This way, when adding a new website I can check if the submitted name or domain already exist in either of these sets with SISMEMBER and fail the validation if needed.
Now if i'm saving data with 50 fields instead of just 2 and wanted to prevent duplicates I'd have to create a similar set for each of the fields I wanted to validate.
QUESTION 1: Is the above a common pattern to solve this problem or is there any other/better way people use to solve this type of issue?
The listing/sorting issue
To list websites and sort by name or domain (ascending or descending) as well as limiting results for pagination I use something like:
SORT prefix:wslist BY prefix:ws:*->name ALPHA ASC LIMIT 0 10
This gives me 10 website ids ordered by name. Now to get these results I came to the following options (examples in php):
Option 1:
$wslist = the sort command here;
$websites = array();
foreach($wslist as $ws) {
$websites[$ws] = $redis->hGetAll('prefix:ws:'.$ws);
}
The above gives me a usable array with website id's as key and an array of fields. Unfortunately this has the problem that I'm doing multiple requests to redis inside a loop and common sense (at least coming from RDBMs) tells me that's not optimal.
The better way it would seem to be to use redis pipelining/multi and send all request in a single go:
Option 2:
$wslist = the sort command here;
$redis->multi();
foreach($wslist as $ws) {
$redis->hGetAll('prefix:ws:'.$ws);
}
$websites = $redis->exec();
The problem with this approach is that now I don't get each website's respective ID unless I then loop the $websites array again to associate each one.
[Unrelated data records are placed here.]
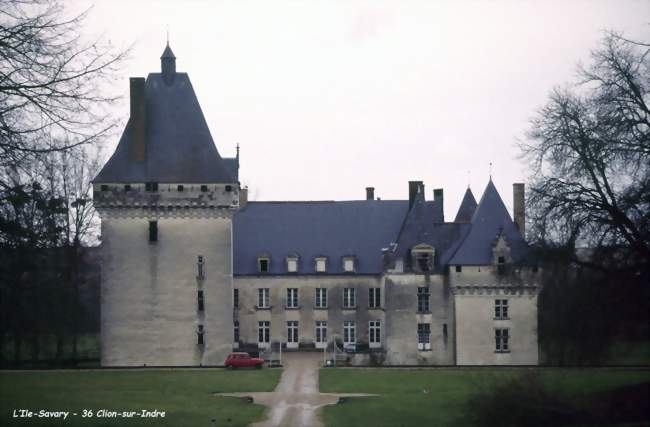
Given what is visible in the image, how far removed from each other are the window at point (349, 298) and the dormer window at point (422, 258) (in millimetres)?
5149

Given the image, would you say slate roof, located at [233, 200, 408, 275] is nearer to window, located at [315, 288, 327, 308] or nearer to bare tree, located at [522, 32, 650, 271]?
window, located at [315, 288, 327, 308]

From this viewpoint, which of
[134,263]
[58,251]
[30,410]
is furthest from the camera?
[58,251]

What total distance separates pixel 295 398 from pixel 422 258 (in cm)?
1796

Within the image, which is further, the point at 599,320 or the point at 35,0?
the point at 599,320

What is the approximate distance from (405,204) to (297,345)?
32.6 feet

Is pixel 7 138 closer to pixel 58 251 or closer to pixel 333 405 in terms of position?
pixel 333 405

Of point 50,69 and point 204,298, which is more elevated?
point 50,69

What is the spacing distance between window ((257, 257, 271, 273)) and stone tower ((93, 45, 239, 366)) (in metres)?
6.40

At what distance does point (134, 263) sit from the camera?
48.9 meters

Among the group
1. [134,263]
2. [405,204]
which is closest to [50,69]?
[134,263]

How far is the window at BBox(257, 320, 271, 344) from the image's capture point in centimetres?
5528

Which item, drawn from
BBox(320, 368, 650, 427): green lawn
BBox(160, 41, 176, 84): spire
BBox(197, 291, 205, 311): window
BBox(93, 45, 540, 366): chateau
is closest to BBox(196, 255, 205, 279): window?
BBox(93, 45, 540, 366): chateau

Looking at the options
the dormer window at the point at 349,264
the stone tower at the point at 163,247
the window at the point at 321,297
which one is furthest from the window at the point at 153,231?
the dormer window at the point at 349,264

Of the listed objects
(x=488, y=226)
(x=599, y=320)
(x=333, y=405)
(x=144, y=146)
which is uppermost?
(x=144, y=146)
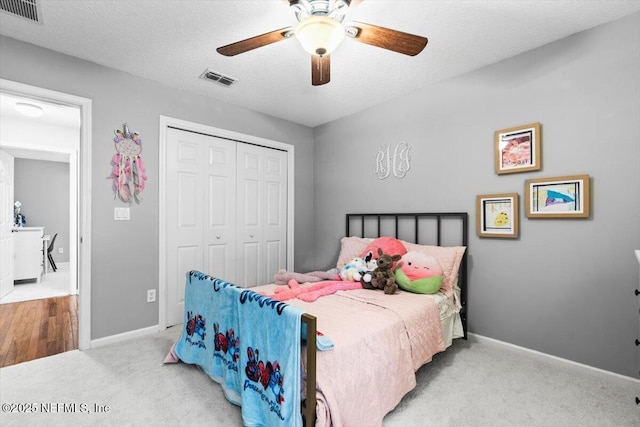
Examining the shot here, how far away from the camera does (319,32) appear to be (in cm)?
156

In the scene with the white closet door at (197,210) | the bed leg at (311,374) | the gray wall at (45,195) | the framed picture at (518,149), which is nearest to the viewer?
the bed leg at (311,374)

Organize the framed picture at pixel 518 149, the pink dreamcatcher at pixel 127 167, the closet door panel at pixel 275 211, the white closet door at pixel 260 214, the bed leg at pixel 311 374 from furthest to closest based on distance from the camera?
the closet door panel at pixel 275 211, the white closet door at pixel 260 214, the pink dreamcatcher at pixel 127 167, the framed picture at pixel 518 149, the bed leg at pixel 311 374

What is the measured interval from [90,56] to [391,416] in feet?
11.7

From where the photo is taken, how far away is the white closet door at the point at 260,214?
3.74m

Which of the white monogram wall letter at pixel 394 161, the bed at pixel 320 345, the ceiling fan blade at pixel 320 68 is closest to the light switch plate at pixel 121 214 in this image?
the bed at pixel 320 345

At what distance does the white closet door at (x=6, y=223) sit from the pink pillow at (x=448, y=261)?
5.72 m

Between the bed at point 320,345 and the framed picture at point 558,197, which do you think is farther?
the framed picture at point 558,197

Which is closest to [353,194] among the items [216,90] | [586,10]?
[216,90]

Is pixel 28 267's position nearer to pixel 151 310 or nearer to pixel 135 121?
pixel 151 310

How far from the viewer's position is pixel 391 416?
5.65 feet

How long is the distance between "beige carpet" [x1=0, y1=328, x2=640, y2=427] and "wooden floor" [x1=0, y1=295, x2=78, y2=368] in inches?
9.3

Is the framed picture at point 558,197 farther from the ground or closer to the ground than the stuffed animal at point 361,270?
farther from the ground

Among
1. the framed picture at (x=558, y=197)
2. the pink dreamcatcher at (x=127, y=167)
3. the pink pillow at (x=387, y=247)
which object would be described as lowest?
the pink pillow at (x=387, y=247)

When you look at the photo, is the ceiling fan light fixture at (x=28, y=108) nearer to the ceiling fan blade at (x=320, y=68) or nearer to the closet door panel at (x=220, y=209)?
the closet door panel at (x=220, y=209)
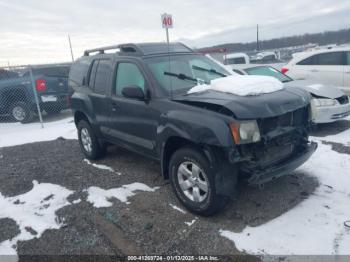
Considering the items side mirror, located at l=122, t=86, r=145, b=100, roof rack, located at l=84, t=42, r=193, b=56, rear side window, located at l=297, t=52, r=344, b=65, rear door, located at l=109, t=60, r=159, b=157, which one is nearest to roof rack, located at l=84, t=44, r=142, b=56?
roof rack, located at l=84, t=42, r=193, b=56

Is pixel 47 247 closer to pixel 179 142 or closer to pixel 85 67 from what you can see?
pixel 179 142

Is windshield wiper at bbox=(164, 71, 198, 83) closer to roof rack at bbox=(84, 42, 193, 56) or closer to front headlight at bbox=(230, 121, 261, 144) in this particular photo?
roof rack at bbox=(84, 42, 193, 56)

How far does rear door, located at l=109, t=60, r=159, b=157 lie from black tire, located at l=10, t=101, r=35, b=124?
253 inches

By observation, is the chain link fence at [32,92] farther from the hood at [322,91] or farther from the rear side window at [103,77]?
the hood at [322,91]

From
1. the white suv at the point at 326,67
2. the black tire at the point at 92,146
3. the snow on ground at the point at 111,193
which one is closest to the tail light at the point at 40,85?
the black tire at the point at 92,146

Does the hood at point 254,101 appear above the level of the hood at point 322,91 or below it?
above

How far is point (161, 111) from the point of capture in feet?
12.8

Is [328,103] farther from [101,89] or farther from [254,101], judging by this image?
[101,89]

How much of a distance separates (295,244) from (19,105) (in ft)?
32.2

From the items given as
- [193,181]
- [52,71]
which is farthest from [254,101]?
[52,71]

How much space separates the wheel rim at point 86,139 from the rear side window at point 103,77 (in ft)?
3.25

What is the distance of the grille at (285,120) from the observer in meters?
3.42

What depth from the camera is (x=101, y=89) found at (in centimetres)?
514

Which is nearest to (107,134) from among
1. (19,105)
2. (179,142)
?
(179,142)
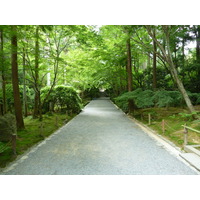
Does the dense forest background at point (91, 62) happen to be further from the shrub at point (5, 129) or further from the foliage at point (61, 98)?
the shrub at point (5, 129)

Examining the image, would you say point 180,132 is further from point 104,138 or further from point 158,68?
point 158,68

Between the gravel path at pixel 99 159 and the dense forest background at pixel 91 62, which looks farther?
the dense forest background at pixel 91 62

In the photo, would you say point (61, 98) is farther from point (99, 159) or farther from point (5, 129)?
point (99, 159)

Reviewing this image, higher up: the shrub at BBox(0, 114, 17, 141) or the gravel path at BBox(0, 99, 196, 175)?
the shrub at BBox(0, 114, 17, 141)

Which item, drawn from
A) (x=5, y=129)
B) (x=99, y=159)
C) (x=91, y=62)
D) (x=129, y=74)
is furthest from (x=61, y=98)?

Another option is to maybe also save a field "id" with the respective website id inside the hash itself along with name and domain.
QUESTIONS 2/3: What's the best way to get these results in a usable array without having to loop multiple times? Is it correct or good practice to also save the id number as a field inside the hash just so I can also get it with the results?
Disclaimer: I understand that the coding and schema building paradigms when using a key->value datastores like Redis are different from RDBMs and document stores and so notions of "best way to do X" are likely to be different depending on the data and application at hand.
I also understand that Redis might not even be the most suitable datastore to use in mostly CRUD type apps but I'd still like to get any insights from more experienced developers since CRUD interfaces are very common on most apps.

Answer 1
Your proposal looks pretty common. I'm not sure why you need an auto-incrementing ID though. I imagine the domain name has to be unique, or the website name has to be unique, or at the very least the combination of the two has to be unique. If this is the case it sounds like you already have a perfectly good key, so why invent an integer key when you don't need it?
Having a SET for domains and a SET for website names is a perfect solution for quickly checking to see if a specific domain or website name already exists. Though, if one of those (domain or website name) is your key you might not even need these SETs since you could just look if the key prefix:ws:domain-or-ws-name-here exists.
Also, using a HASH for each website so you can store your 50 fields of details for the website inside is perfect. That is what hashes are for.
Answer 2
First, let me point out that if your websites and domain names are stored in SORTED SETs instead of SETs, they will already be alphabetized (assuming they are given the same score). If you are trying to support other sort options this might not help much, but wanted to point it out.
Your Option 1 and Option 2 are actually both relatively reasonable. Redis is lightning fast, so Option 1 isn't as unreasonable as it seems at first. Option 2 is clearly even more optimal from the perspective of redis since all the commands will be bufferred and executed all at once. Though, it will require additional processing in PHP afterwards as you noted if you want the array to be indexed by the id.
There is a 3rd option: lua scripting. You can have redis execute a Lua script that returns both the ids and hash values all in one shot. But, not being super familiar with PHP anymore and how redis's multibyte replies map to PHPs arrays I'm not 100% sure what the lua script would look like. You'll need to look for examples or do some trial and error. It should be a pretty simple script, though.
Conclusion
I think redis sounds like a decent solution for your problem. Just keep in mind the dataset needs to always be small enough to keep in memory. If that's not really a concern (unless your fields are huge, you should be able to fit thousands of websites into only a few MB) or if you don't mind having to upgrade your RAM to grow your DB, then Redis is perfectly suitable.
Be familiar with the various persistence options and configurations for redis and what they mean for availability and reliability. Also, make sure you have a backup solution in place. I would recommend having both a secondary redis instance that slaves off of your main instance, and a recurring process that backs up your redis database file at least daily.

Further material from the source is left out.